A curious part is that tuple conversions are standard conversions regardless whether their underlying conversions are standard or not. The underlying conversions could even themselves be user defined conversions.
This is a case where the conversion classification is not “distributed” to the underlying conversions. Turns out that for the purpose of limiting the search space, such requirement is unnecessary. - at the top we still have a chain of conversions no longer than 2, and underlying element conversions, even if user-defined, cannot nest indefinitely, because tuples cannot nest indefinitely.

It does, however, allow for some interesting scenarios.

Example:
(implicit expanding into nested tuples of any level)

using System;
class C
{
    static void Main()
    {
        C1 y = new C1();   

        // `C1` converts to `(byte, C1)`, and thus to `(int, C1)` too.
        // `C1` converts to `(byte, byte)`, and thus to `(int, int)` too.
        // as a result `C1` converts to  types like `(int, (int, ...))`
        // regardless of how deeply they are nested
        (int, (int, (int, (int, (int, (int, (int, (int, (int, (int, (int, int))))))))))) x12 = y;
        System.Console.WriteLine(x12);
    }

    class C1
    {
        private byte x;

        static public implicit operator (byte, C1)(C1 arg)
        {
            return ((byte)(arg.x++), arg);
        }

        static public implicit operator (byte c, byte d)(C1 arg)
        {
            return ((byte)(arg.x++), (byte)(arg.x++));
        }
    }
}

prints:
(0, (1, (2, (3, (4, (5, (6, (7, (8, (9, (10, 11)))))))))))
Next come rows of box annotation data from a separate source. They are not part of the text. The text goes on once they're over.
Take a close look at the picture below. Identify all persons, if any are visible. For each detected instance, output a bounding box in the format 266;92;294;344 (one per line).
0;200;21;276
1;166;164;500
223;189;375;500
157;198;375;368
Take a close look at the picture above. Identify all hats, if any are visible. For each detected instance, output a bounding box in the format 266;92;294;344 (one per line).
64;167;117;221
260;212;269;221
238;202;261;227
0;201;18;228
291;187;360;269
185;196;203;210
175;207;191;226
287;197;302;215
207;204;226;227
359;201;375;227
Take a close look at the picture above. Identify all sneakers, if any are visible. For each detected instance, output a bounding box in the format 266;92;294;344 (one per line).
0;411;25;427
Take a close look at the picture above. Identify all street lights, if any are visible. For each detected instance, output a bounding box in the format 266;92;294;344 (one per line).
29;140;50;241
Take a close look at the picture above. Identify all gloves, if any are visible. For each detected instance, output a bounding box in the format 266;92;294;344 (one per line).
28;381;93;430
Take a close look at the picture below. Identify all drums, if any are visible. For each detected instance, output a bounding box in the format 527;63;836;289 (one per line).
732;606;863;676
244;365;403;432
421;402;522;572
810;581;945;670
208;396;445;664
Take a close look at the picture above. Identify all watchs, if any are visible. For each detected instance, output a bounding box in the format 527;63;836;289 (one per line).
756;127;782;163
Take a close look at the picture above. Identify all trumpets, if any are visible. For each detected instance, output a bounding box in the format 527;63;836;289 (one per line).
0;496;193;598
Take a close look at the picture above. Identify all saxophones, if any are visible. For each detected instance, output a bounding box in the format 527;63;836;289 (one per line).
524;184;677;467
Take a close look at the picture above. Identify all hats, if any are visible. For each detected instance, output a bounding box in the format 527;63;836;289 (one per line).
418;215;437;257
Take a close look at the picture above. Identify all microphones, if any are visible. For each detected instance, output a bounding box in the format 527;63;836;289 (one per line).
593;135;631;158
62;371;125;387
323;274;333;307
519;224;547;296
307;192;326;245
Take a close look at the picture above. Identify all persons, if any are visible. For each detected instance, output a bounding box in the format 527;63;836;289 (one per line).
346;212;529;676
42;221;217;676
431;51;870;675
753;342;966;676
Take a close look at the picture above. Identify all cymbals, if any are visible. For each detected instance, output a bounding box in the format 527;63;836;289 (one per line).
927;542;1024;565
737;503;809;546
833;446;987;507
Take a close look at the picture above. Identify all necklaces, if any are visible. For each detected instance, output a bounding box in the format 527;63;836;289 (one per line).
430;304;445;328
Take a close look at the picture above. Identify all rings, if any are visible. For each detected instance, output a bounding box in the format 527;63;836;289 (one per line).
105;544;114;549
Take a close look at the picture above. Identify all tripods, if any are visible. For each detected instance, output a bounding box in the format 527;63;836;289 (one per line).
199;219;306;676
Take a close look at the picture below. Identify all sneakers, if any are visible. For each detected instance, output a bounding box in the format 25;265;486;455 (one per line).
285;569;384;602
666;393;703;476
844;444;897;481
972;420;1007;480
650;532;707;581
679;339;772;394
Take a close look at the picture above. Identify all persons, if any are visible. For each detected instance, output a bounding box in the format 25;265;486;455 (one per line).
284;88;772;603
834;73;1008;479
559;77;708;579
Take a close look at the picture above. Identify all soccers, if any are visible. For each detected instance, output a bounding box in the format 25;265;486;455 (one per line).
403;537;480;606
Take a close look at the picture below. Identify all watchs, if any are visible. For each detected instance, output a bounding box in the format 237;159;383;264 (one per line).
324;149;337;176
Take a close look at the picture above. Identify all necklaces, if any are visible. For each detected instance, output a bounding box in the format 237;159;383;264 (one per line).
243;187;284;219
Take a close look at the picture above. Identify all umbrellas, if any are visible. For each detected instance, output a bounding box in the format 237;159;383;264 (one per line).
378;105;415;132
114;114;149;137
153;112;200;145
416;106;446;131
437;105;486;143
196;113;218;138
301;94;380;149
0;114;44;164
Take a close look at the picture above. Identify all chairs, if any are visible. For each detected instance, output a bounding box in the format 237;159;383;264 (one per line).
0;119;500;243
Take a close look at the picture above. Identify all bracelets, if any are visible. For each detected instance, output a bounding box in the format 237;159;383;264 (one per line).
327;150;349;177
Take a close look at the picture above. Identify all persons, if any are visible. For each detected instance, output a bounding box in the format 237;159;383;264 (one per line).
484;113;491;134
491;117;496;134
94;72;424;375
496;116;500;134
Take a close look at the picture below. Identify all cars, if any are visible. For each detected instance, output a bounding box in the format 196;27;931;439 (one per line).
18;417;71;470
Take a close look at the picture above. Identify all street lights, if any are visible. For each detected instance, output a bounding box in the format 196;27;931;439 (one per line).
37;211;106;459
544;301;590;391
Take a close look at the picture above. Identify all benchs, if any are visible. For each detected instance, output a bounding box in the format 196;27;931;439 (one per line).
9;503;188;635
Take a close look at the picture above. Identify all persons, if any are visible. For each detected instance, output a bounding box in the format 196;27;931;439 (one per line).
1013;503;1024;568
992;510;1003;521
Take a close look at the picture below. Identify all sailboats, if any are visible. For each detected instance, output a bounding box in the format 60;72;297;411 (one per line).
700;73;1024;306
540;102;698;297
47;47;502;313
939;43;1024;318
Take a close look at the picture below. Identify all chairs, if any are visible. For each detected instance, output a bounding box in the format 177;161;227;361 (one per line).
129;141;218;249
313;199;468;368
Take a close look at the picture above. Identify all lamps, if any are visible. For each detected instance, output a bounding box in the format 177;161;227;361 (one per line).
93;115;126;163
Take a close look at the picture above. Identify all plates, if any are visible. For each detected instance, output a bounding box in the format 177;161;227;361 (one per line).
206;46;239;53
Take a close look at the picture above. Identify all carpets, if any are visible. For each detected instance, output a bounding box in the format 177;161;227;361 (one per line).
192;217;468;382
Tuple conversions and extension methods

Another interesting example of “distributed” conversion classification in tuples involves applicability checks for extension method receivers.

Generally an expression is acceptable as a receiver of an extension method call if the extension method targets the type of that expression or any of its base types or implemented interfaces.

From a more formal point of view an expression is applicable as a receiver of an extension method if it is convertible to the type of the instance parameter via:

  • identity conversion
  • implicit reference conversion
  • implicit boxing conversion

Based just on that an extension method defined on object would be applicable to an expression of type (int[], int[]). However an extension defined on (IEnumerable<int>, IEnumerable<int>) would not be applicable. Early users of the feature indicated that such limitation is unexpected and inconvenient (see bug 16159).

The solution was to add implicit tuple conversions to the set of allowed instance conversions, but require that all underlying element conversions are valid instance conversions. I.E. the instance conversion rule became distributed and recursive in a case of tuples.

Examples:


using System;
using System.Collections.Generic;

class C
{
    static void Main()
    {
        // ok,  
        // `string` has implicit reference conversion to `IEnumerable<char>`
        ("hello", "hi").M1();

        // ok
        // `int` has implicit boxing conversion to `object`
        (1, (2, 3)).M2();

        // ok
        // the first element is convertible as a whole
        // the second element is convertible recursively
        (("hi", "hello"), (2, 3)).M2();
    }
}

static class C1
{
    public static void M1(this (IEnumerable<char>, IEnumerable<char>) arg)
    {
        Console.WriteLine("M1");
    }

    public static void M2(this (object, (object, object)) arg)
    {
        Console.WriteLine("M2");
    }
}

Why so complicated?

Conversions is a pervasive and complicated aspect of the language. Some degree of complexity is unavoidable when a feature needs to work with conversions and behave in a consistent and predictable manner.

Integration with conversions is often cited as contributing a good portion of the famous “minus 100 points” penalty that applies to every new language feature and needs to be balanced out with benefits.